PAGE TEXT:
== Segment start ==
Bristol-Myers Squibb and uniQure, a Dutch specialist in gene therapy, have formed a collaboration in which BMS will gain exclusive access to uniQure’s technology for use on multiple targets in cardiovascular disease.
Gene therapy is a technique for correcting defective or missing genes by inserting a functional gene into the cells of a patient.
The pact includes uniQure’s gene therapy program for congestive heart failure, which is intended to restore the heart’s ability to synthesize S100A1, a calcium sensor and regulator of heart function. Beyond cardiovascular disease, the agreement includes potential collaboration on gene therapy for up to 10 targets.
Under the terms of the agreement, uniQure will manage discovery efforts and be responsible for manufacturing clinical and commercial supplies using its insect-cell-based production technique. BMS will take charge of development and regulatory activities and of commercialization.
BMS will make a preliminary payment of about $100 million, which will cover the selection of three targets for research in addition to S100A1. UniQure could receive further R&D and regulatory milestone payments of hundreds of millions of dollars.
== Segment end ==
ABOUT THIS TASK: Transcribe the passage of the gene therapy article between "BMS will make" and "millions of dollars.", inclusive.

EXERCISE DATA:
== Segment start ==
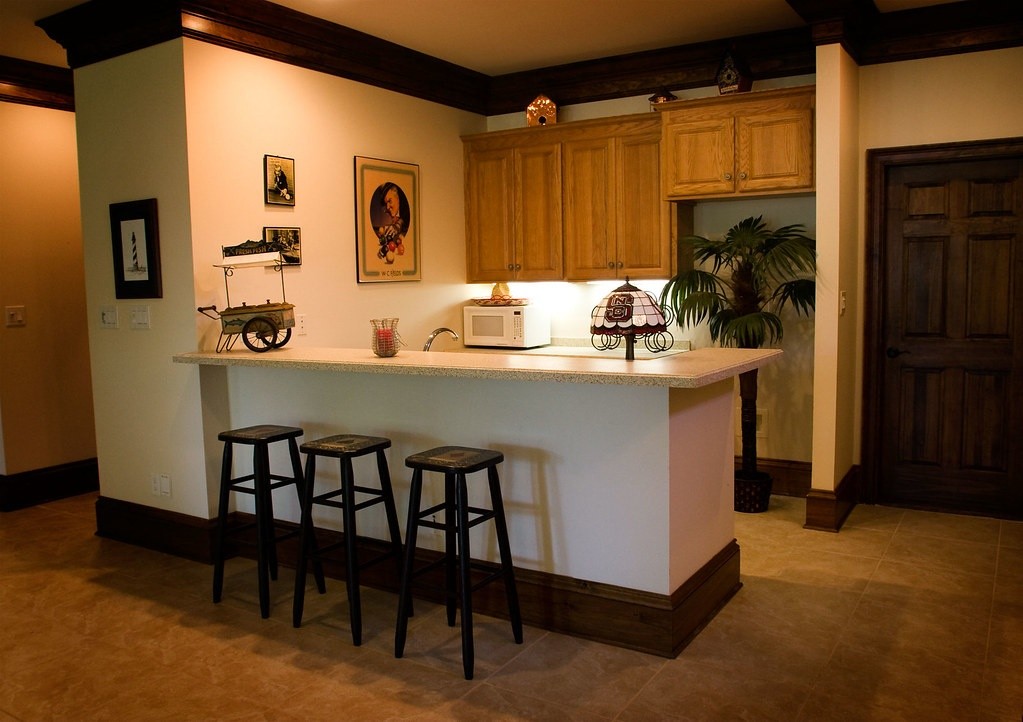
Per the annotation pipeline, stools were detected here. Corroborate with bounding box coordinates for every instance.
[293,435,413,647]
[395,447,522,679]
[212,424,327,618]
== Segment end ==
SOLUTION:
BMS will make a preliminary payment of about $100 million, which will cover the selection of three targets for research in addition to S100A1. UniQure could receive further R&D and regulatory milestone payments of hundreds of millions of dollars.